Em todo agrupamento organizado ou institucionalizado, há sempre o risco de que indivíduos se levantem contra a liderança. Há sempre elementos que se deixam seduzir por algum espírito rebelde e dominador, que os arregimenta em torno do estandarte da revolta. Geralmente, os argumentos que servem como base para tal atitude gravitam em torno de direitos supostamente usurpados ou negados e que precisam ser readquiridos, acusações de supostas ações ditatoriais, absolutistas e centralizadoras, lançadas contra o líder, questionamento de sua capacidade, pretenso desejo de liberdade, reivindicação por democracia, entre outros. No fundo, o que realmente motiva muitos levantes rebeldes é a paixão exacerbada, invejosa, ciumenta, egoísta e doentia, pelo exercício do poder.
O povo de Deus não está livre desse perigo. Nunca esteve. Sua história é pontilhada de exemplos da manifestação dele. Um desses exemplos, que é o tema de nosso estudo esta semana, com suas trágicas consequências, é o embate entre o grupo liderado por Coré (Datã, Abirão e Om) contra Moisés e Arão.
Os revoltosos
Em seus ataques desferidos contra a liderança estabelecida por Deus, o inimigo nem sempre se vale de qualquer instrumento humano inexpressivo. Necessita de alguém inteligente, manhoso, hábil, sutil, manipulador, às vezes enérgico, que tenha influência sobre o ânimo de seus semelhantes e uma vontade férrea para levar avante seus projetos. Foi assim que ele escolheu Coré.
Coré era descendente de Levi (Êx 6:16, 18, 21; 1Cr 6:37, 38), “da família de Coate e primo de Moisés; era homem de habilidade e influência” (EGW, Patriarcas e Profetas, p. 395). Conforme se pode ver nos Salmos 42, 44-49, 84, 85, 87 e 88, os filhos de Coré eram responsáveis pelo ministério da música nos serviços do santuário. Datã e Abirão eram filhos de Eliabe. O nome de Datã não é mencionado em nenhuma outra parte do Antigo Testamento. Há quem pense que Om se tivesse separado do grupo conspirador, pois também não volta a ser mencionado.
A rebelião (Nm 16:1-14)
Quatro argumentos específicos serviram como combustível para a conspiração. Os rebeldes procuraram dar a entender que Moisés e Arão
(1) agiam como senhores sobre seus irmãos opondo-se aos seus direitos e privilégios como membros de uma santa congregação
(2) no meio da qual o Senhor estava e na qual
(3) cada um deles também era santo, consequentemente,
(4) qualificado para o sacerdócio.
Com a sutileza desses argumentos, os insurgentes conseguiram arregimentar 250 seguidores.

[DADOS FORNECIDOS]

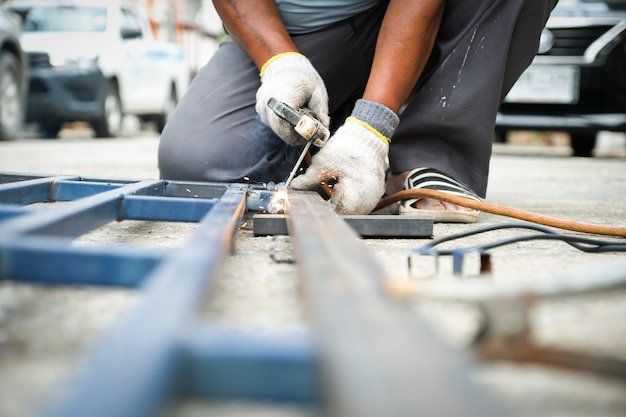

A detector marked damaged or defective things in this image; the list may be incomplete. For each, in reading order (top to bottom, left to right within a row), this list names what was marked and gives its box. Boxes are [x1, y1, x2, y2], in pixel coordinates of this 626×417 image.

rusted steel bar [282, 190, 502, 416]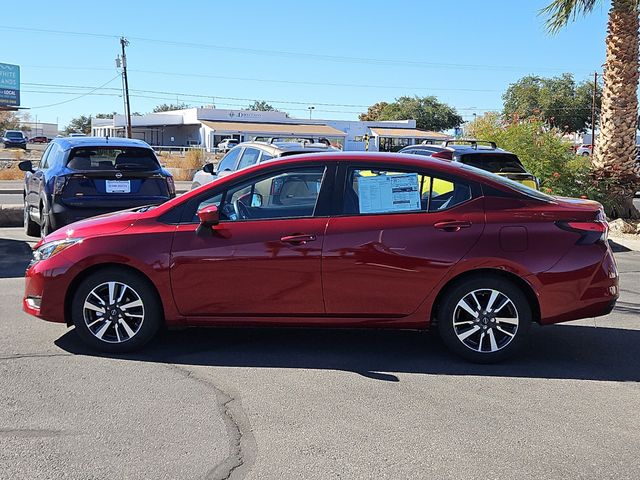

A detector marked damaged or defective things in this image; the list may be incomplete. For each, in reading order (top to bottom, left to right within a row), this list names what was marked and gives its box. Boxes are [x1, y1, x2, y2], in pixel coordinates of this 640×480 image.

pavement crack [161, 364, 256, 480]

[SOBRE O EXERCÍCIO]
Segundo o trecho, quantos seguidores os insurgentes conseguiram arregimentar? Responda em uma frase, por favor. O material é independente do trecho e deve ser considerado à parte.

[RESPOSTA DA TAREFA]
Os insurgentes conseguiram arregimentar 250 seguidores.